Extrait du texte:
*****
Animer le recitativo secco, surabondant et peu phonogénique, n'est pas un moindre défi ; le pari est (presque toujours) gagné, avec un engagement dont l'opera seria bénéficie rarement. L'enjeu est évidemment de taille. Il faut savoir, par exemple, que les quatre dernières scènes de l'opéra (acte III, scènes 7 à 10) n'enchaînent que des récitatifs pendant près de dix minutes, à peine ponctuées par des choeurs dont la brièveté (19 et 45 secondes) les apparente à des mirages dans un désert mélodique ! Néanmoins, les acteurs-chanteurs réussissent à entretenir notre intérêt, et c'est un tour de force exemplaire. En revanche, il faut être stoïque pour ne pas décrocher dans l'interminable récit de la scène 4 (acte I), plus de six longues minutes où les interprètes sont livrés à eux-mêmes, abandonnés par un continuo indigent, statique, somnifère... Autre sujet d'agacement, extra-musical cette fois : au lieu de nous conter par le menu la genèse des airs, relation assez fastidieuse pour le simple mélomane, Rinaldo Alessandrini aurait pu centrer son propos sur l'originalité et les qualités musicales de l'ouvrage, à peine effleurées dans la présentation anecdotique de Frédéric Delaméa. Cette médiocre notice est-elle bien digne du vaste et ambitieux projet éditorial dans lequel Opus 111 s'est lancé ?
*****
Données spatiales illustrées:

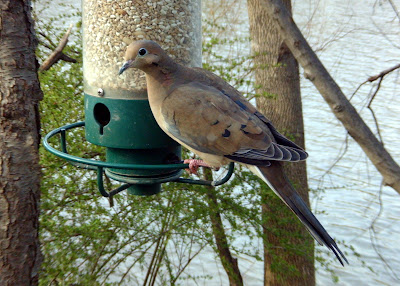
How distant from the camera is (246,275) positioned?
5.52 meters

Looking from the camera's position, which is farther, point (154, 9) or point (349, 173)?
point (349, 173)

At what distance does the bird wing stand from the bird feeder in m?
0.20

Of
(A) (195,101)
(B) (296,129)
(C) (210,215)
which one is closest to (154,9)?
(A) (195,101)

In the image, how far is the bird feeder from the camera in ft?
8.52

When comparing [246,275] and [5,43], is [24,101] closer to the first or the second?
[5,43]

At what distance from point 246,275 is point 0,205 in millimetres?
3547

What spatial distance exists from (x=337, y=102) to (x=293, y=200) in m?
1.07

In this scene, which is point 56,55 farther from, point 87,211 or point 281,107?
point 281,107

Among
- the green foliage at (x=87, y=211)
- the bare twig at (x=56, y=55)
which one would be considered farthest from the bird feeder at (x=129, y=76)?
the bare twig at (x=56, y=55)

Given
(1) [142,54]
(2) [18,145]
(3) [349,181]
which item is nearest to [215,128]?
(1) [142,54]

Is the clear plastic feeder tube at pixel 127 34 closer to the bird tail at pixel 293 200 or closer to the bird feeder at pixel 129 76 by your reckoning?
the bird feeder at pixel 129 76

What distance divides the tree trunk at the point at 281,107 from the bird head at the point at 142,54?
259 centimetres

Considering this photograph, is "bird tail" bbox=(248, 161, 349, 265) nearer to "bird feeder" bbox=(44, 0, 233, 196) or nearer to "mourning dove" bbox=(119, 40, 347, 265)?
"mourning dove" bbox=(119, 40, 347, 265)

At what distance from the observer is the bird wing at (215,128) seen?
244 centimetres
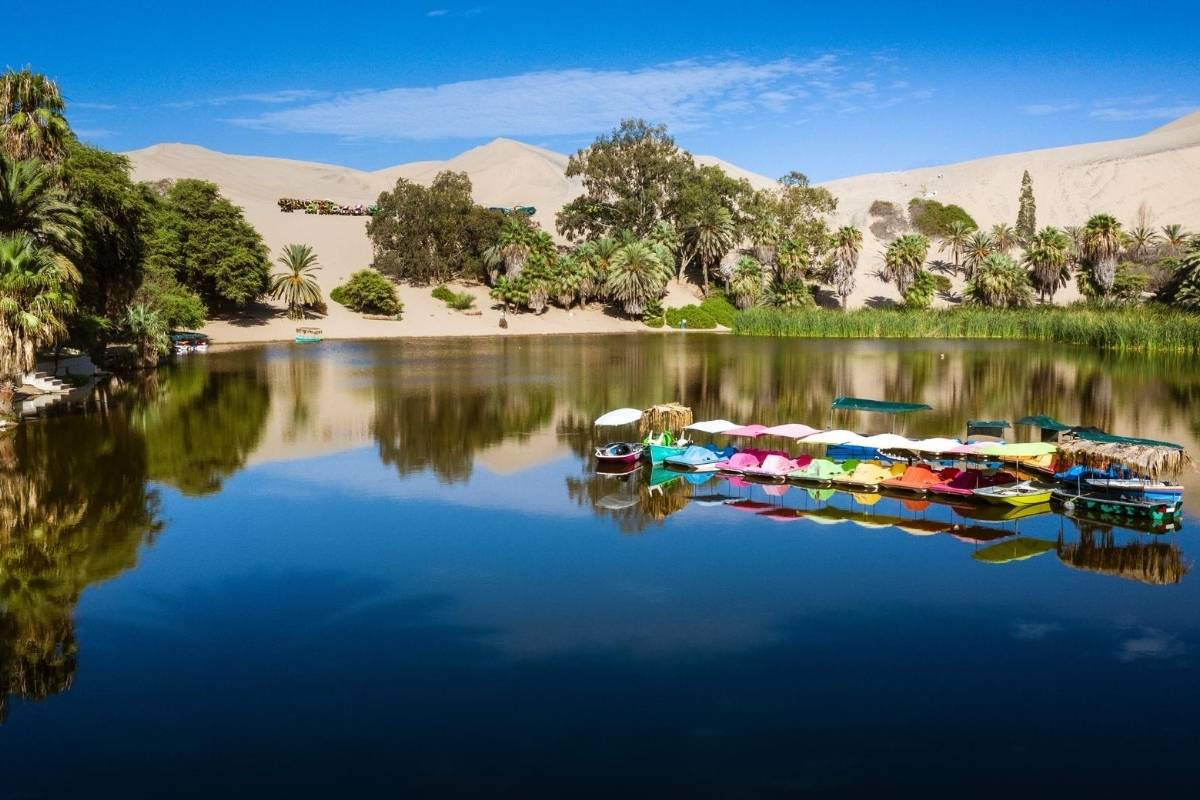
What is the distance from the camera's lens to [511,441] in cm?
3269

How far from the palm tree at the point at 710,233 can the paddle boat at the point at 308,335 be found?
40518mm

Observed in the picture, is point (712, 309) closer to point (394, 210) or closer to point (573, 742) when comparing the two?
point (394, 210)

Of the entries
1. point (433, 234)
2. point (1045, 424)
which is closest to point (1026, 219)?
point (433, 234)

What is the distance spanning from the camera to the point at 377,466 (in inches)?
1142

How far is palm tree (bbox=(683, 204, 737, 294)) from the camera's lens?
10119 centimetres

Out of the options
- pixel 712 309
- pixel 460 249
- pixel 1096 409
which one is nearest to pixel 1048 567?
pixel 1096 409

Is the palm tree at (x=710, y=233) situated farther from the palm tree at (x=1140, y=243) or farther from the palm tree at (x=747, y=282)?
the palm tree at (x=1140, y=243)

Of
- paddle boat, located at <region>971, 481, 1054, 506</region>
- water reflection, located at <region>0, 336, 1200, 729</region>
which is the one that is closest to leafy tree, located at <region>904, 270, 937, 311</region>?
water reflection, located at <region>0, 336, 1200, 729</region>

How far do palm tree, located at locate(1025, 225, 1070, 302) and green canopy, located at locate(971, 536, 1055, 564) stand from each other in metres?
75.7

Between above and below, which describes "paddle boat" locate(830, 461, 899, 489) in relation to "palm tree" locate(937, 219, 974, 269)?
below

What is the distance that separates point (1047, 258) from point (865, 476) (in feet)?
238

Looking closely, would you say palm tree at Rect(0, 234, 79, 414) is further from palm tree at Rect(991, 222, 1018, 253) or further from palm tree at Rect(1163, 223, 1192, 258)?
palm tree at Rect(1163, 223, 1192, 258)

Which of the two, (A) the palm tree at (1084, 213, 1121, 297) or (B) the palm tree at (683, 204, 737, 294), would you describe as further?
(B) the palm tree at (683, 204, 737, 294)

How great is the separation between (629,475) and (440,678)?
14466mm
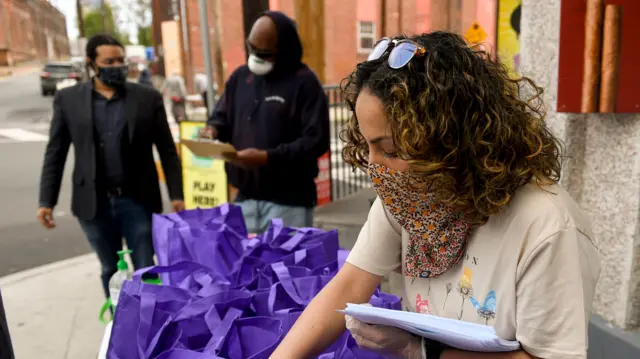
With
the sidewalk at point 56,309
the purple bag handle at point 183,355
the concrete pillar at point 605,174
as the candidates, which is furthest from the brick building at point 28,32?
the concrete pillar at point 605,174

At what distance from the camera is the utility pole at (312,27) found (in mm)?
5059

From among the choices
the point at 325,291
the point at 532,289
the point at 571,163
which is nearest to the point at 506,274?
the point at 532,289

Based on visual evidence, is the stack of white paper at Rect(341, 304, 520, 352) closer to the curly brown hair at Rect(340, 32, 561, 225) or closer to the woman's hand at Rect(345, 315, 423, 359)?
the woman's hand at Rect(345, 315, 423, 359)

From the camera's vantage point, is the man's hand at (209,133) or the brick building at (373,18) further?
the brick building at (373,18)

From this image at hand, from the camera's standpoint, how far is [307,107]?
2.58 m

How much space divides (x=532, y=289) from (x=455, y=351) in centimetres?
19

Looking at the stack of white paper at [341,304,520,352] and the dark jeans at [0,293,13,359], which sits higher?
the stack of white paper at [341,304,520,352]

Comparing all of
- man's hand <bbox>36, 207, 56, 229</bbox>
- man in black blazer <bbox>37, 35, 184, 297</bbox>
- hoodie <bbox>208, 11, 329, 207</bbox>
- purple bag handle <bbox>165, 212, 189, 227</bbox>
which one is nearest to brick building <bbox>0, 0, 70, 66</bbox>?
man in black blazer <bbox>37, 35, 184, 297</bbox>

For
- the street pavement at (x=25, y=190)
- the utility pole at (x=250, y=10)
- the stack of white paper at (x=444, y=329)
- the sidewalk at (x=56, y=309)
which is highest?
the utility pole at (x=250, y=10)

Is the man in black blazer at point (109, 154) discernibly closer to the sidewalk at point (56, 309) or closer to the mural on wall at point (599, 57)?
the sidewalk at point (56, 309)

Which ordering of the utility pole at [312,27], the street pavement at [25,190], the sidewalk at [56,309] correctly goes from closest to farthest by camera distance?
1. the sidewalk at [56,309]
2. the street pavement at [25,190]
3. the utility pole at [312,27]

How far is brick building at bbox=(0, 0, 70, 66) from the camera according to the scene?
2799mm

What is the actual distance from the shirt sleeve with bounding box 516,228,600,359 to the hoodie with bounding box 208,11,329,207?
1.69 metres

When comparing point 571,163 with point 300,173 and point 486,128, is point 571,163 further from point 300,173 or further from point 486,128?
point 486,128
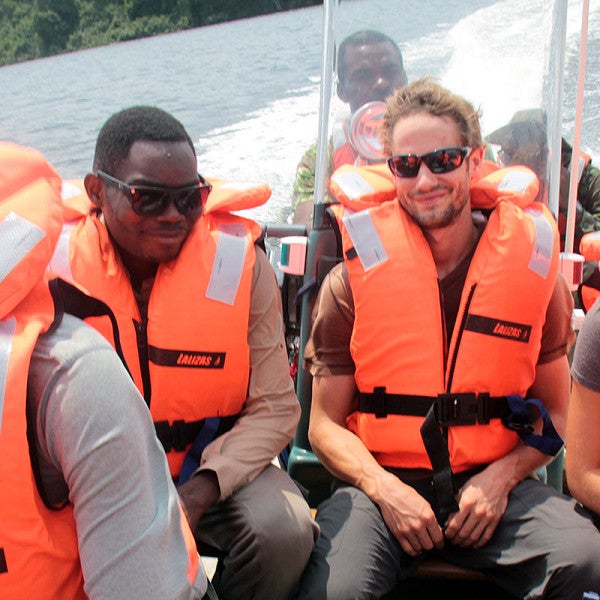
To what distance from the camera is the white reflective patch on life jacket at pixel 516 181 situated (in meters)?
2.12

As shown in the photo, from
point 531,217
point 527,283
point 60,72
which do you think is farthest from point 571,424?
point 60,72

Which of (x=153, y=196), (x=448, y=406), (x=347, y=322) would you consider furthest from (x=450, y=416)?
(x=153, y=196)

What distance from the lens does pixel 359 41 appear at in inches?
105

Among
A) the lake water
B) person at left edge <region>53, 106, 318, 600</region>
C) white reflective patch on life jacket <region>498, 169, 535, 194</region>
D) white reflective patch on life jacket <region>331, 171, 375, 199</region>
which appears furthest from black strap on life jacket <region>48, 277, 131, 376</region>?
the lake water

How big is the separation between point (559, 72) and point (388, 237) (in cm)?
97

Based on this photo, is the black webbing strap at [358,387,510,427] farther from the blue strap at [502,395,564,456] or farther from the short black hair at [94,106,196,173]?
the short black hair at [94,106,196,173]

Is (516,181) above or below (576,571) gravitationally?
above

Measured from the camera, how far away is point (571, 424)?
1630 mm

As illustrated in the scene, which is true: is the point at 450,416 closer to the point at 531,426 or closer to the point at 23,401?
the point at 531,426

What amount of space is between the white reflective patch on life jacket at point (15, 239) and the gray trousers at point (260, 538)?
85cm

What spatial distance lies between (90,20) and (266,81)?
62.3ft

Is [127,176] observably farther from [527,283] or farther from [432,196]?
[527,283]

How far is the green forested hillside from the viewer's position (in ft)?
75.9

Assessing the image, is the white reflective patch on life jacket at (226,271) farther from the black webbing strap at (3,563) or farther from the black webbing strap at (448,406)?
the black webbing strap at (3,563)
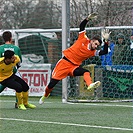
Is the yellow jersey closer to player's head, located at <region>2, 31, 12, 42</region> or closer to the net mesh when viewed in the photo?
player's head, located at <region>2, 31, 12, 42</region>

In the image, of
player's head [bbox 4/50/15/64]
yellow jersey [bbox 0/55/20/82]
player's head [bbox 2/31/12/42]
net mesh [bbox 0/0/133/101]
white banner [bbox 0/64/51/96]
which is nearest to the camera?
player's head [bbox 4/50/15/64]

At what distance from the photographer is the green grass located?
30.0ft

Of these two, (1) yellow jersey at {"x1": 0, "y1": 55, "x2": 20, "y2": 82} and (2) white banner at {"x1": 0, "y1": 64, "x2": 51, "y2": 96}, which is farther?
(2) white banner at {"x1": 0, "y1": 64, "x2": 51, "y2": 96}

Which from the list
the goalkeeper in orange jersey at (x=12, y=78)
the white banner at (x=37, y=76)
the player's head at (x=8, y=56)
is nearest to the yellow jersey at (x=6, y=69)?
the goalkeeper in orange jersey at (x=12, y=78)

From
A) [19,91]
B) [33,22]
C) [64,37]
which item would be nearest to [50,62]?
[64,37]

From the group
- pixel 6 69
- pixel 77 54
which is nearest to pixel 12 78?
pixel 6 69

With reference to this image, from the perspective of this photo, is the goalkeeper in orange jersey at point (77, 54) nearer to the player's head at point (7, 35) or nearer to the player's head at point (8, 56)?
the player's head at point (8, 56)

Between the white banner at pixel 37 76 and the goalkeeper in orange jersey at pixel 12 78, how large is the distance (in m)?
4.60

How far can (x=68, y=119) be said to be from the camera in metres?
10.5

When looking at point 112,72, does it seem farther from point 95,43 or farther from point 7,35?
point 7,35

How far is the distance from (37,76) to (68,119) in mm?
7489

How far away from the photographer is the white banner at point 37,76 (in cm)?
1783

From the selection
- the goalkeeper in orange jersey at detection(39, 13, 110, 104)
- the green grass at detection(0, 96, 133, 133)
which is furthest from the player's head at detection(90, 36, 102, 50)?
the green grass at detection(0, 96, 133, 133)

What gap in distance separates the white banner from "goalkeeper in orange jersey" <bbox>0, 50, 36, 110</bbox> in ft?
15.1
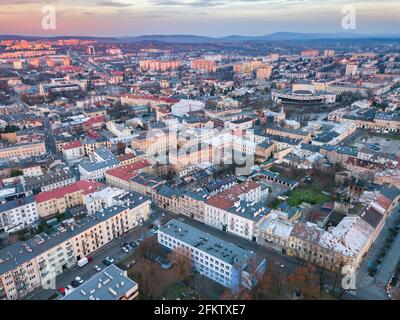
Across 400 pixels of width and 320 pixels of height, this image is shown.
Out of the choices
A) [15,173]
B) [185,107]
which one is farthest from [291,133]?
[15,173]

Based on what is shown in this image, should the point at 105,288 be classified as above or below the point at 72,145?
below

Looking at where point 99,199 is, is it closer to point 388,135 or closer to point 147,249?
point 147,249

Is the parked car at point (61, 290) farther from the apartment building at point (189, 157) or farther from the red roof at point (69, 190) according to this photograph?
the apartment building at point (189, 157)

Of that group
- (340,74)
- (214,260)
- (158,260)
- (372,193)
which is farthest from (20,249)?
(340,74)

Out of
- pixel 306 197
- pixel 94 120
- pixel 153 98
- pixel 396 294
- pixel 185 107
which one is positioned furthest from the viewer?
pixel 153 98

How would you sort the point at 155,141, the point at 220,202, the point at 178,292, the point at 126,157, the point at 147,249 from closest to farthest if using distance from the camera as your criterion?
the point at 178,292 < the point at 147,249 < the point at 220,202 < the point at 126,157 < the point at 155,141

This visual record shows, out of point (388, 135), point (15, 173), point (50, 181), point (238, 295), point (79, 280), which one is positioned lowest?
point (79, 280)

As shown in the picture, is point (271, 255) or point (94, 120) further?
point (94, 120)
*****
Objectif: Dressez la liste de toutes les durées indiquées dans l'extrait du texte.

Réponse:
- près de dix minutes
- 19 secondes
- 45 secondes
- plus de six longues minutes